Saved entries:
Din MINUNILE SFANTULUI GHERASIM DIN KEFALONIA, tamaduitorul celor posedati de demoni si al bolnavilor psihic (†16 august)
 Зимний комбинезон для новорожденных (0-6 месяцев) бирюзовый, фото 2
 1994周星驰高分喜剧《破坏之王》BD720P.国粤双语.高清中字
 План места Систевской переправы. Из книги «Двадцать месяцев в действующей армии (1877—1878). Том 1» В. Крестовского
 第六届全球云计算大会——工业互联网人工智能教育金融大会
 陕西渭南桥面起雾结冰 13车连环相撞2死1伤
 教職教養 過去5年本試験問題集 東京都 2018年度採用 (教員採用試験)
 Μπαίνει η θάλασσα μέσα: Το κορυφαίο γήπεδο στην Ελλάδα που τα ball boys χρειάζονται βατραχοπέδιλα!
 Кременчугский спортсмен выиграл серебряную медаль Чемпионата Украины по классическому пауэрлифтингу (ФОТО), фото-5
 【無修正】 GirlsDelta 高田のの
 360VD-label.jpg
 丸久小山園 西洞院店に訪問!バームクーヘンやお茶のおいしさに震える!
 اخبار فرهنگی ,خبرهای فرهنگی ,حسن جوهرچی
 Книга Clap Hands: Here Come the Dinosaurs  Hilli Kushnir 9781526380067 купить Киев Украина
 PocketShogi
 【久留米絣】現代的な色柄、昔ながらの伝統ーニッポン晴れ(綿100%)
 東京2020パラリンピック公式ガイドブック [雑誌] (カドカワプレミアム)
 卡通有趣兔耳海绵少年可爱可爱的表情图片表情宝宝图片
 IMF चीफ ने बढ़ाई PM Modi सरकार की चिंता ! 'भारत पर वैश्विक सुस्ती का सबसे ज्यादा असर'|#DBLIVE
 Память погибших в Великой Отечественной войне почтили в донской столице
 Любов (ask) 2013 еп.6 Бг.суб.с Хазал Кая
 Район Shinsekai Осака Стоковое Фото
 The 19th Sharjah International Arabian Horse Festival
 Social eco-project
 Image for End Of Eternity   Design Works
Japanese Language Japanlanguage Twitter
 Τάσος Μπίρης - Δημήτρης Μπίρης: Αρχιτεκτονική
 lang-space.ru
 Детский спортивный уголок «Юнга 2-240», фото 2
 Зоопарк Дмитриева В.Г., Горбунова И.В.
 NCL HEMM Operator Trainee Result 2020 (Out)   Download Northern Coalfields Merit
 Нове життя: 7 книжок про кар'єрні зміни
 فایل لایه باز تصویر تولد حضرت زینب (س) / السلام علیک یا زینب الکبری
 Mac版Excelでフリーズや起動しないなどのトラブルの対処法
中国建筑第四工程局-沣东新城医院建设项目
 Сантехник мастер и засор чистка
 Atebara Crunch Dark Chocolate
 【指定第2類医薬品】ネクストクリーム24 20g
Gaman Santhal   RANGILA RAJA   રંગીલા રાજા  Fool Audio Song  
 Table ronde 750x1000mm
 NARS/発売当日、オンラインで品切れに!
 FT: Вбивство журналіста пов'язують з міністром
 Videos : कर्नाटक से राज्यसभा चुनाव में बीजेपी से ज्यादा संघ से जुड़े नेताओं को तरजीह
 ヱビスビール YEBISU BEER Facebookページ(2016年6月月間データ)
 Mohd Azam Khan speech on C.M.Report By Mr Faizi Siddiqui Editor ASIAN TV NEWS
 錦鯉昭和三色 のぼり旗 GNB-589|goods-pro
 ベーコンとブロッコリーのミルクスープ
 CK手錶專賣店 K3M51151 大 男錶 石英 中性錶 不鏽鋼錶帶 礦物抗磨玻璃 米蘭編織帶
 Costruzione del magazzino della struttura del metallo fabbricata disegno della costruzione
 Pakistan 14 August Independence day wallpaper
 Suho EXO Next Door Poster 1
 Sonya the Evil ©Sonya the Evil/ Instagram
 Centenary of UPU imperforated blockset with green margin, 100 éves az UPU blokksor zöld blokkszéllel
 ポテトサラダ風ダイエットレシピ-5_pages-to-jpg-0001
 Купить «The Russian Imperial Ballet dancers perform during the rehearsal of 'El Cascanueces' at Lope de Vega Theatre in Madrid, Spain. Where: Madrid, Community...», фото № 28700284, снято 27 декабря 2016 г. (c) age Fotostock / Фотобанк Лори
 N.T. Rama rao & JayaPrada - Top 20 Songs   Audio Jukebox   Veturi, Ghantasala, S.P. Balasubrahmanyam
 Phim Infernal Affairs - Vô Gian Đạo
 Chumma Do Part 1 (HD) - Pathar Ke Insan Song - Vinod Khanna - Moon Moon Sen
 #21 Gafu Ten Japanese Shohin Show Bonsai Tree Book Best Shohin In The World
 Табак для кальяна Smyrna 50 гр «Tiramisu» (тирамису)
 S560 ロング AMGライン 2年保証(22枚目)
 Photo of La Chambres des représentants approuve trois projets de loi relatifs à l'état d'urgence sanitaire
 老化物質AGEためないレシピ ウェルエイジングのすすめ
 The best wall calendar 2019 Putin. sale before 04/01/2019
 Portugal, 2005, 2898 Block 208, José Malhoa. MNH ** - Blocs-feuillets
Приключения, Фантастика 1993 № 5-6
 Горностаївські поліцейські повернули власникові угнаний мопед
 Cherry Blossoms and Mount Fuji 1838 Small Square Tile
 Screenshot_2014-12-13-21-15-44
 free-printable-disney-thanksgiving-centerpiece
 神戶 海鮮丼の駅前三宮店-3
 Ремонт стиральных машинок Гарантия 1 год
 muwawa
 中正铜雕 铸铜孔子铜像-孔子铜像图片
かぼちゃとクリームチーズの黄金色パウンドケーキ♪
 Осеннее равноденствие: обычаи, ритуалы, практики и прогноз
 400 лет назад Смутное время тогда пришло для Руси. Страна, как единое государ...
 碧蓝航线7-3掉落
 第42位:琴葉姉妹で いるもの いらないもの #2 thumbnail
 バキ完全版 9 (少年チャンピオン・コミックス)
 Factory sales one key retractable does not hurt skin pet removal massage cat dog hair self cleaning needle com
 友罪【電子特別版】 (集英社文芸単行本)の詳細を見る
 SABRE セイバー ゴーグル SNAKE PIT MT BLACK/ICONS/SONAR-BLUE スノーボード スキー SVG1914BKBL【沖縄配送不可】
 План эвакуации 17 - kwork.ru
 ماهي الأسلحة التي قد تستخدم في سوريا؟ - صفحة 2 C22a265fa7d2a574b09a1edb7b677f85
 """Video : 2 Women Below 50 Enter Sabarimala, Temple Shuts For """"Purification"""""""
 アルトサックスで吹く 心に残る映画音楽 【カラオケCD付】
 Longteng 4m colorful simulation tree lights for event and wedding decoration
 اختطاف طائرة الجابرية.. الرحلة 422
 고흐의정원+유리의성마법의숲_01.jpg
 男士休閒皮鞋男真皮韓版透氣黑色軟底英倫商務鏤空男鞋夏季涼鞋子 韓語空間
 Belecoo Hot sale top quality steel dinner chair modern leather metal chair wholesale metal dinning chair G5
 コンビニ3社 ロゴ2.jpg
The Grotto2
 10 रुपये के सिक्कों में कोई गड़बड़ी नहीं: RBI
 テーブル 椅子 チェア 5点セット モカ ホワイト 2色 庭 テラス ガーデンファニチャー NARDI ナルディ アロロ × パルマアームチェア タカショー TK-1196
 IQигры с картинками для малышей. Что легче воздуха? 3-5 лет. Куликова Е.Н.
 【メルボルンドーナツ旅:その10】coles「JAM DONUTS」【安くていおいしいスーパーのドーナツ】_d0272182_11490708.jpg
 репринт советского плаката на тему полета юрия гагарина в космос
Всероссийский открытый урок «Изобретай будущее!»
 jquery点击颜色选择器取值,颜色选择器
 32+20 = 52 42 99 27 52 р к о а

■ Assigned task:
The required answer is the exact run of lines above starting at the line with "IMF चीफ ने बढ़ाई" and ending at the line with "ベーコンとブロッコリーのミルクスープ", with both ends present.

■ Task answer:
 IMF चीफ ने बढ़ाई PM Modi सरकार की चिंता ! 'भारत पर वैश्विक सुस्ती का सबसे ज्यादा असर'|#DBLIVE
 Память погибших в Великой Отечественной войне почтили в донской столице
 Любов (ask) 2013 еп.6 Бг.суб.с Хазал Кая
 Район Shinsekai Осака Стоковое Фото
 The 19th Sharjah International Arabian Horse Festival
 Social eco-project
 Image for End Of Eternity   Design Works
Japanese Language Japanlanguage Twitter
 Τάσος Μπίρης - Δημήτρης Μπίρης: Αρχιτεκτονική
 lang-space.ru
 Детский спортивный уголок «Юнга 2-240», фото 2
 Зоопарк Дмитриева В.Г., Горбунова И.В.
 NCL HEMM Operator Trainee Result 2020 (Out)   Download Northern Coalfields Merit
 Нове життя: 7 книжок про кар'єрні зміни
 فایل لایه باز تصویر تولد حضرت زینب (س) / السلام علیک یا زینب الکبری
 Mac版Excelでフリーズや起動しないなどのトラブルの対処法
中国建筑第四工程局-沣东新城医院建设项目
 Сантехник мастер и засор чистка
 Atebara Crunch Dark Chocolate
 【指定第2類医薬品】ネクストクリーム24 20g
Gaman Santhal   RANGILA RAJA   રંગીલા રાજા  Fool Audio Song  
 Table ronde 750x1000mm
 NARS/発売当日、オンラインで品切れに!
 FT: Вбивство журналіста пов'язують з міністром
 Videos : कर्नाटक से राज्यसभा चुनाव में बीजेपी से ज्यादा संघ से जुड़े नेताओं को तरजीह
 ヱビスビール YEBISU BEER Facebookページ(2016年6月月間データ)
 Mohd Azam Khan speech on C.M.Report By Mr Faizi Siddiqui Editor ASIAN TV NEWS
 錦鯉昭和三色 のぼり旗 GNB-589|goods-pro
 ベーコンとブロッコリーのミルクスープ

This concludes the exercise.